INSTRUCTIONS TO FOLLOW ::
What's needed is an exact copy of all the data below, without pictures.

SUPPLIED MATERIAL ::
* * * * * * *
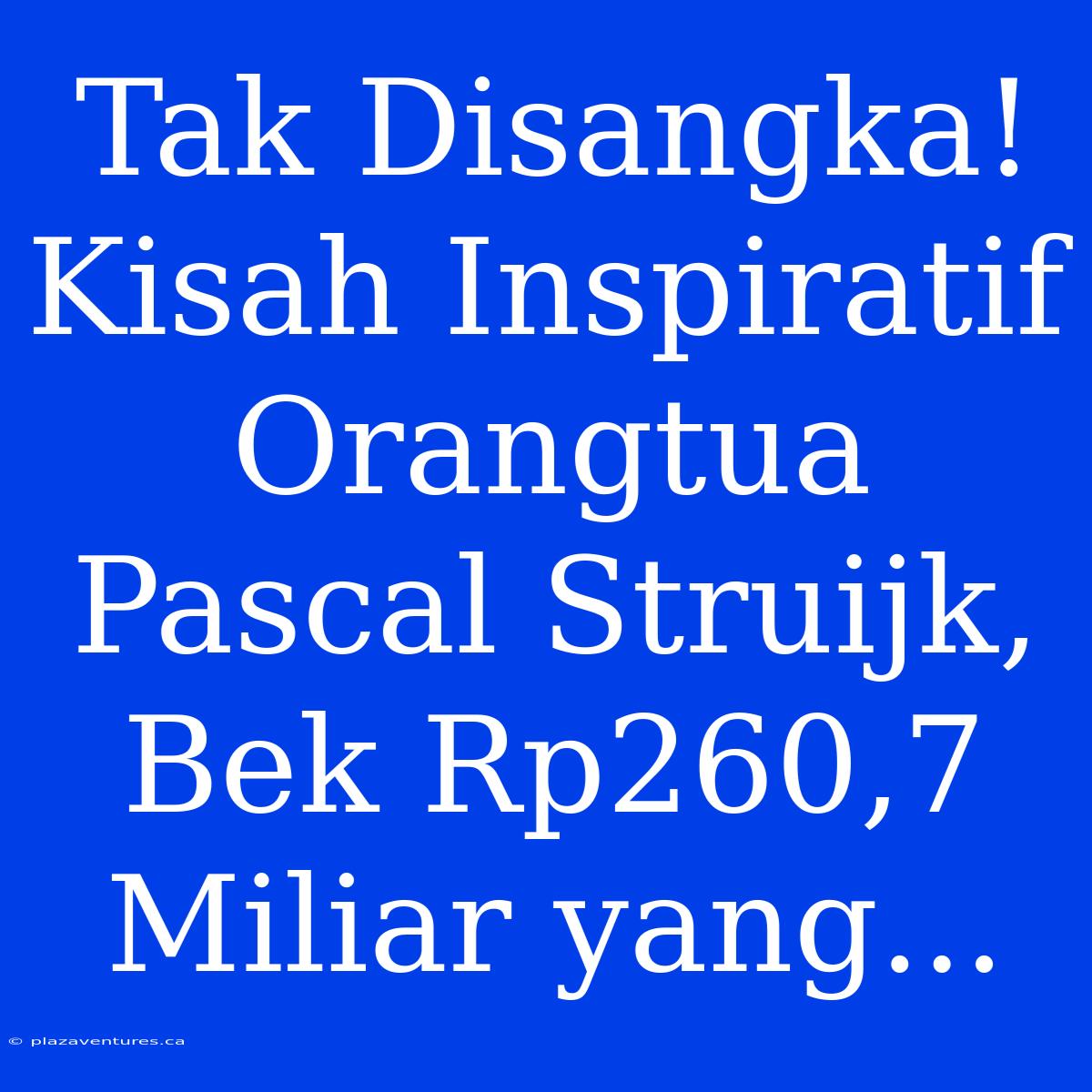 Tak Disangka! Kisah Inspiratif Orangtua Pascal Struijk, Bek Rp260,7 Miliar Yang...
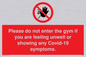 PA6163: Please do not enter the gym if you are feeling unwell or showing any Covid-19 symptoms.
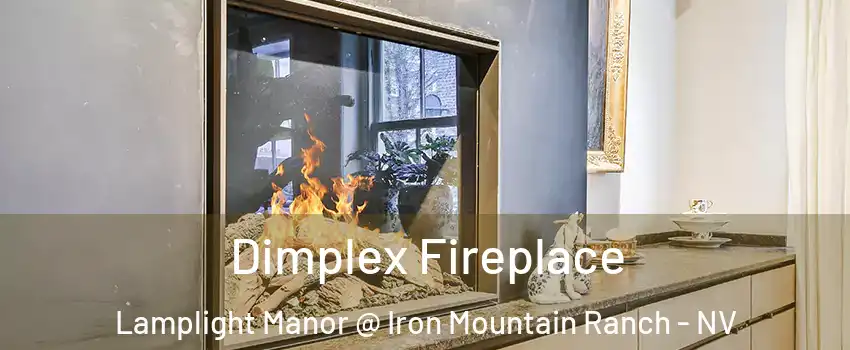 Dimplex Fireplace Lamplight Manor @ Iron Mountain Ranch - NV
* * * * * * *
ANSWER SPACE ::
 Tak Disangka! Kisah Inspiratif Orangtua Pascal Struijk, Bek Rp260,7 Miliar Yang...
 PA6163: Please do not enter the gym if you are feeling unwell or showing any Covid-19 symptoms.
 Dimplex Fireplace Lamplight Manor @ Iron Mountain Ranch - NV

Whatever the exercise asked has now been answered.